The third element of happiness is “intentional activity”. Researchers define it as “discrete actions or practices that people can choose to do”. By process of elimination, intentional activity must account for roughly a third of people’s happiness.
Typical activities are of a behavioural nature, such as exercise, having sex, showing kindness and socialising. Similarly, trying to see the best by being optimistic and showing regular appreciation for all the things you have is also having a notable effect, it would seem. Devoting your time and effort to meaningful work and vocation equally determines a large part of your happiness.
This third element I found personally to be the “delta” in my overall well-being and feeling of contentment or happiness. It’s the only one you can really influence. Exercise and developing a positive mindset through meditation have also worked well for me. Equally, playing music (guitar, in my case) has proven to be very beneficial. Speaking and interacting with like-minded people has also strongly contributed to my overall well-being. Believe it or not, interacting on Twitter and writing this Substack has had quite a positive influence, so thank you all for being part of it.
So below is my list of things that have worked well in my personal life to improve happiness.

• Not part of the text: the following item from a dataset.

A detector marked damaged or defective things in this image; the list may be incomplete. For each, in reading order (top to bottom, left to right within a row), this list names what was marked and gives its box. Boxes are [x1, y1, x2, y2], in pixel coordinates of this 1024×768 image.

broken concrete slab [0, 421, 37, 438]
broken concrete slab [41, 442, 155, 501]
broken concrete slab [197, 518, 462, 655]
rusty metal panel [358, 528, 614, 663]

Mo’ money mo’ problems. Having money is great and gives you options, but once you have reached what you think is enough, the extra money will decrease your happiness.

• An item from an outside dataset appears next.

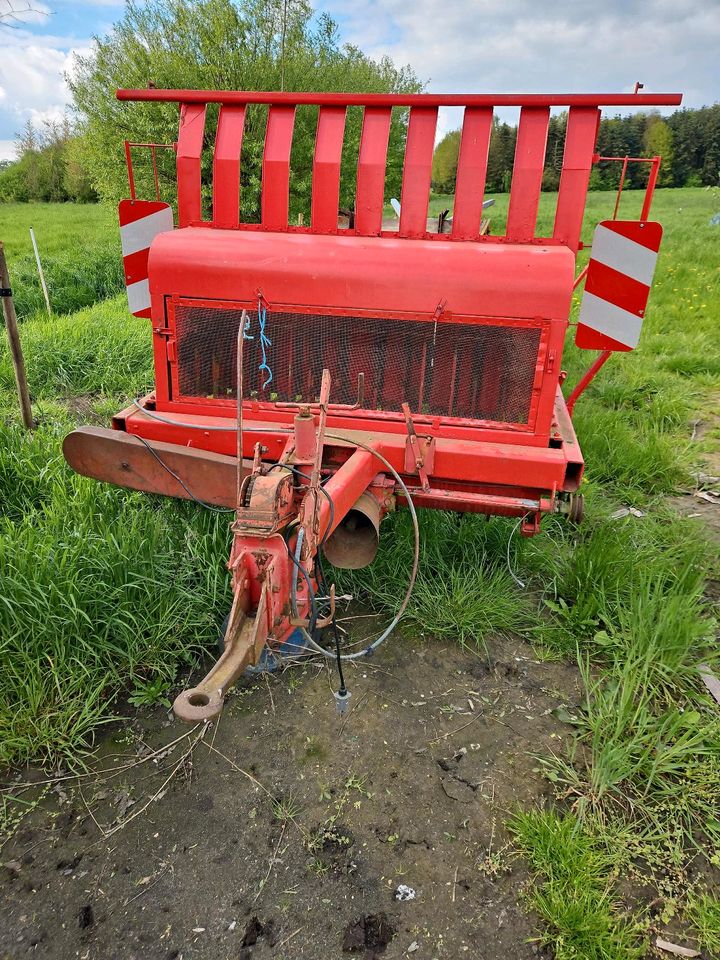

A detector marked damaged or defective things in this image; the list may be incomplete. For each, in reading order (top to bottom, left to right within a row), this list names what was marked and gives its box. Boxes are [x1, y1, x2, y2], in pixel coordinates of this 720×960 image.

rusty metal surface [65, 426, 250, 506]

Lift weights and go for a walk. Look after your body. I have neglected it for a while. I am trying to put in at least a walk if I am not feeling up to it. I am also back in lifting weight mode. It certainly works. Yes, from time to time, I like my fair share of drinks and good food. You gotta enjoy it in measurements.
Build and nurture relationships. We are social beings (normally). Building relationships takes time. Invest in the people you love and trust. Endless returns in sight.

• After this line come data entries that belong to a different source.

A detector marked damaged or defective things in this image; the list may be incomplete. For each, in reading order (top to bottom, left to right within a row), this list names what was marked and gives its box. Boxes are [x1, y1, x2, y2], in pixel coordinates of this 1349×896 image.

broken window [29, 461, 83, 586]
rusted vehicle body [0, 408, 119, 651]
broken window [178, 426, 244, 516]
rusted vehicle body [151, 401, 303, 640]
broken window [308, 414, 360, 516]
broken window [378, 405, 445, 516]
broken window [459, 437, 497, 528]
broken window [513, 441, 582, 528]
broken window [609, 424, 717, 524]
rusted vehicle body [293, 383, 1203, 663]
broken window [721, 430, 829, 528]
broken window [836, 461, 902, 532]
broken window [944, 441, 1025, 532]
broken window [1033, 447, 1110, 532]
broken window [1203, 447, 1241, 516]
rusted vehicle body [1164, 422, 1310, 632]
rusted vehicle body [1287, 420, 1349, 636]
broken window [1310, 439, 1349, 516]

Know thyself. Spend time reflecting on how far you have come and where you are going. Get to know yourself by putting yourself into uncomfortable situations.
Meditate. I used to think it was a hoax. But I started it many years ago. Any form works. But it helps you calm your mind and reflect. It is well worth the time. Mind is like a muscle; train it.
Do work in something that excites you. I know it’s corny and easy to say if you don’t have to put bread on the table. But is working on something you are enjoying such a bad thing? Try as a side gig first, maybe.
Sleep. Very much underappreciated facet of our lives. I like my sleep. Minimum 8 hours to rest and recharge. Many can work with less, but you have to have a quality rest.
Let things come to you. I don’t believe in destiny, but I think there is an element of not forcing when the universe or whatever is not showing you the right signals. Some of the best things come to you when you least expect it. My wife was such a heavenly gift, and I am very much thankful for her to have happened to my life.
Take action. Don’t hesitate and wait for things to happen. Don’t hold grudges; say how you feel and move on. Reflect on setbacks but move on quickly. Take decisions, take a chance.
Find your tribe. You are not alone in anything you do. Technology is giving us the tools for endless network effects.
Hope you found this useful. Wishing you all the happiness!